#### [Given request]
Return the data below verbatim, reproducing every line unchanged.

#### [Excerpted records]
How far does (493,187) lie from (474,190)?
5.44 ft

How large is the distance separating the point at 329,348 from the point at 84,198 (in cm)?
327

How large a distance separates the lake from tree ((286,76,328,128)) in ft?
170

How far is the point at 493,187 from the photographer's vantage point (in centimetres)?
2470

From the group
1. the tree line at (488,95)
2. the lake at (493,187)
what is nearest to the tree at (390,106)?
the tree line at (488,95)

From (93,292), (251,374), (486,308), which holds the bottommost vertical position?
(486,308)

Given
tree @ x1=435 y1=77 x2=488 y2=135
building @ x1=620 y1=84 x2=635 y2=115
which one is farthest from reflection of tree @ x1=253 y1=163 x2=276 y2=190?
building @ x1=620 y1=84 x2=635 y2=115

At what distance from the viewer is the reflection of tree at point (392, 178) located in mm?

#### [Exercise result]
How far does (493,187) lie from (474,190)?
5.44 ft

How large is the distance separating the point at 329,348 from the point at 84,198 (in cm)?
327

How large a distance separates the lake from tree ((286,76,328,128)) in ft?
170

How far is the point at 493,187 from the photographer's vantage point (in centimetres)?
2470

From the group
1. the tree line at (488,95)
2. the lake at (493,187)
what is nearest to the tree at (390,106)?
the tree line at (488,95)

From (93,292), (251,374), (486,308), which holds the bottommost vertical position?
(486,308)

Given
tree @ x1=435 y1=77 x2=488 y2=135
building @ x1=620 y1=84 x2=635 y2=115
which one is farthest from reflection of tree @ x1=253 y1=163 x2=276 y2=190?
building @ x1=620 y1=84 x2=635 y2=115

At what distance from the viewer is the reflection of tree at point (392, 178) located in mm?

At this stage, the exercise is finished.